祝绥说完扭头就走,他身高腿长,走路奇快,苏衍上到大路已经看不见他了,一个人带着吃得饱饱的肚子往那条回汤家阴森森的路上走。
临近次日天明,果然下起了雨。
苏衍喜欢下雨天,又不喜欢下雨天,下雨带来的水汽让他舒服,可下雨又到处湿淋淋的,汤家人才不会管他淋雨不淋雨,该出去干活还是要干,最多免了上山砍柴。
“我们种的玉米应该能吃了,等下午雨小点我去掰几个回来。”
赵哑巴躺在床上呻吟,侧脸忧愁的对着窗户,雨点都快把窗纸打湿了。
今年也不知道是怎么回事,这雨下起来没完没了的。
祝绥见他实在难受,又帮他按了按腿,实在是这边灵气稀薄,他体内伤势未愈,要是灵气充足一些,他或许能治好赵哑巴的腿,现在只能帮他暂时缓解一二,要是那株青灵云幽还在就好了,都不需要伤到本体,用冲过叶片的水就能治病。
下雨过后脚印十分明显,有人来过他家的玉米地了,帮忙扶了几棵被风吹倒的玉米,野草也都拔走了。
祝绥往之前苏衍爱扔野草的那地方瞧,可不是堆起高高一摞草了。
“这么勤快……”
他认为苏衍经常肚子饿很大一部分原因是他干的活太多了,压根儿闲不住。
“那个丧门星身子骨怎的这般硬朗?每日出去淋得湿透都不见害病。”
蔡三娘越想越不明白,那小贱人凭什么?
汤大阳不耐烦的啧了两声,“你还盼望着他病了,他病了家里的活谁干?”
蔡三娘手里针线一停,把缝了没多少的鞋垫子抛到筐里,“老娘说一句都不行?他命贱成这样,要生病早病了!”
“我不跟你争。”汤大阳脱掉上衣翻身上床睡觉了。
蔡三娘气急败坏的站起来看着他,又重新把鞋垫子捡出来缝,缝了一会儿才吹灭油灯也上床歇了。
三更半夜汤大阳起来撒尿,经过苏衍房门时停了下来,他左顾右盼看了几息,蹑手蹑脚推门走了进去。
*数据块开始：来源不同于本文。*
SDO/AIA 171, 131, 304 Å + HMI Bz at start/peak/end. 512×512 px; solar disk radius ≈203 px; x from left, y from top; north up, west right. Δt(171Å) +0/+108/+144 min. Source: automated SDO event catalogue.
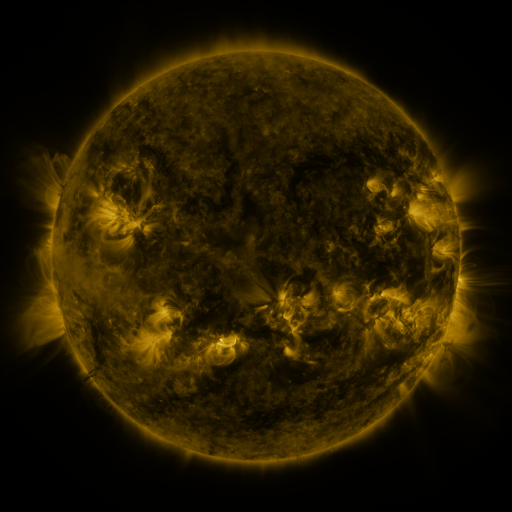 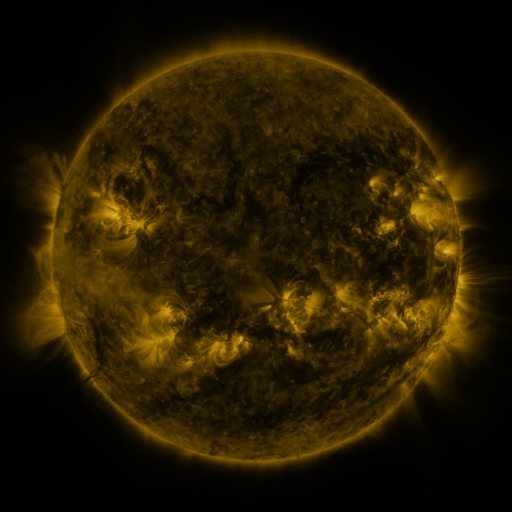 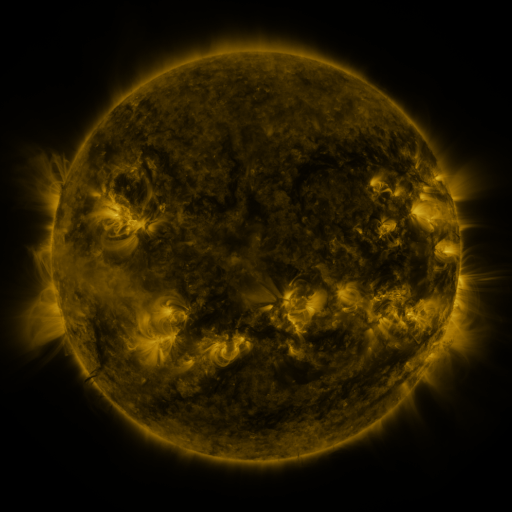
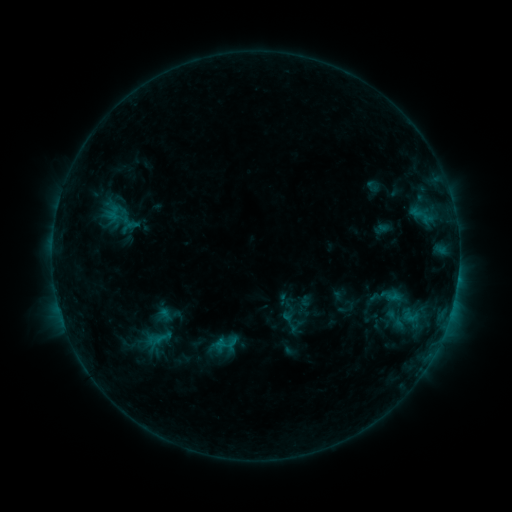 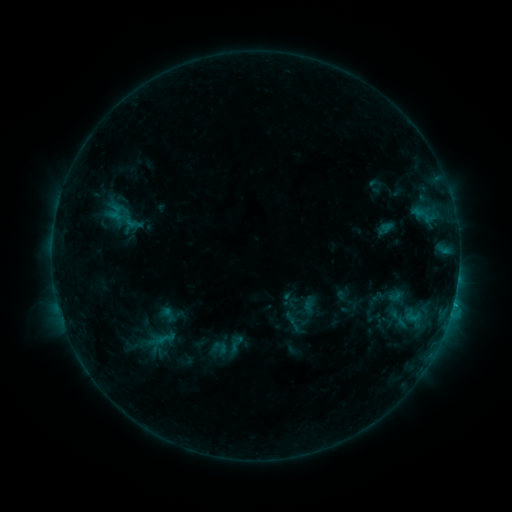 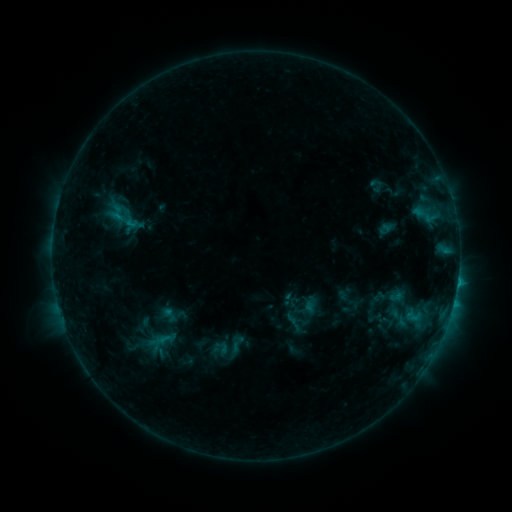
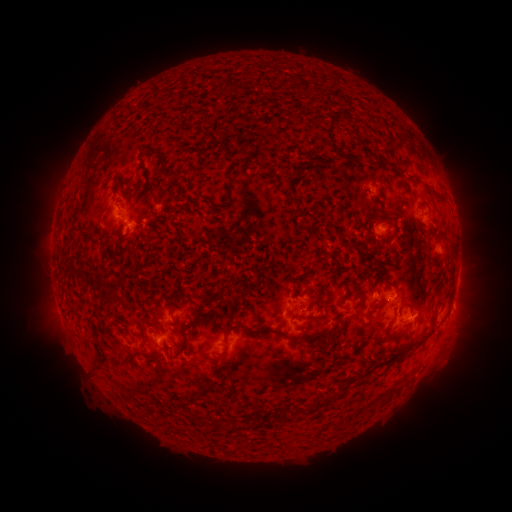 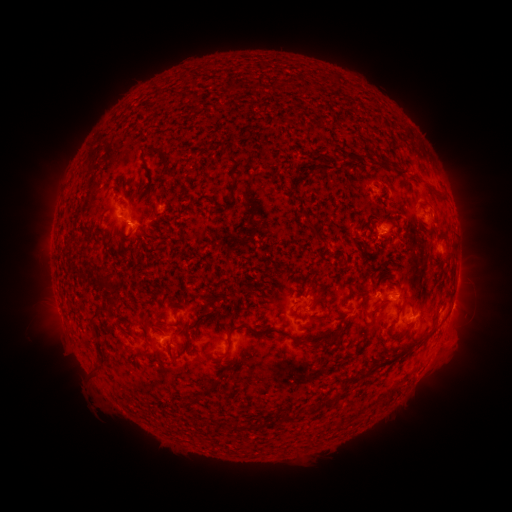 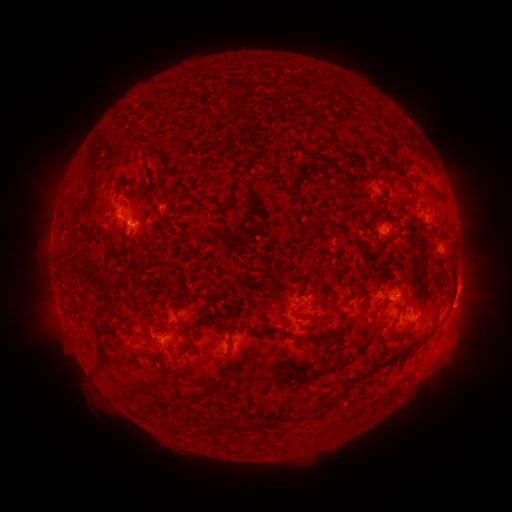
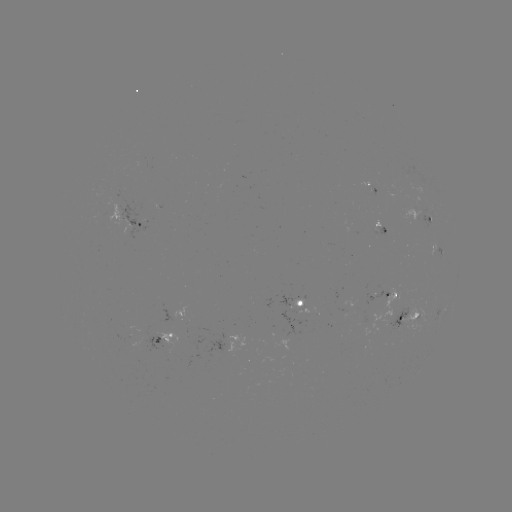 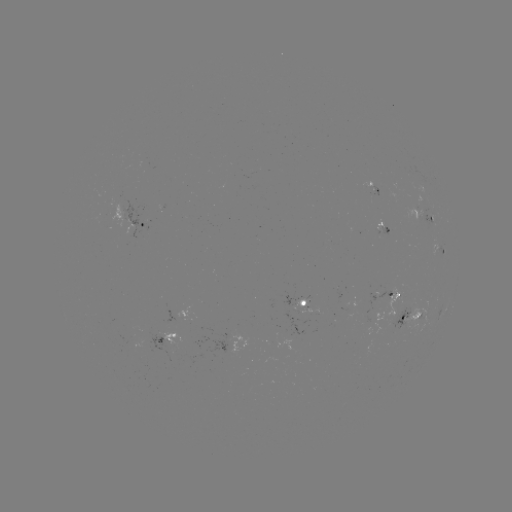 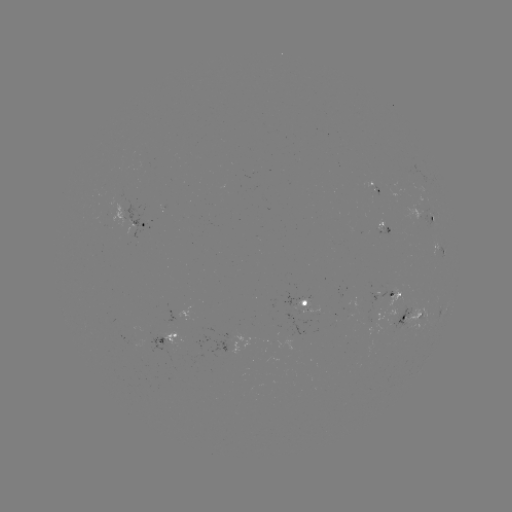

苏衍半梦半醒间觉得有人进来了,可还是没醒,直到一只粗糙的手伸到他衣服里。
汤大阳下意识要去捂苏衍的嘴,手伸到一半忽然想起他是哑巴不能出声,一张刻薄发黄的脸顿时戏谑的扯开了嘴。
苏衍抄起枕头砸在汤大阳脸上,趁他一时不察跑了出去。
跑得太急没穿鞋,他能感觉到汤大阳追了一截,实在追不上又回去了。
跑到村口他才停下,靠站着路旁一棵树的树干,面色发白的大口喘气。
他不敢回去,可是能去哪儿呢?他不知道自己从哪里来的,也不记得家在哪里,身上一文钱没有就算了,没有户籍他连州府都出不去。
脚不知道被什么东西扎到痛得要死,抬起来看时伤口已经愈合,一点痕迹都没留下。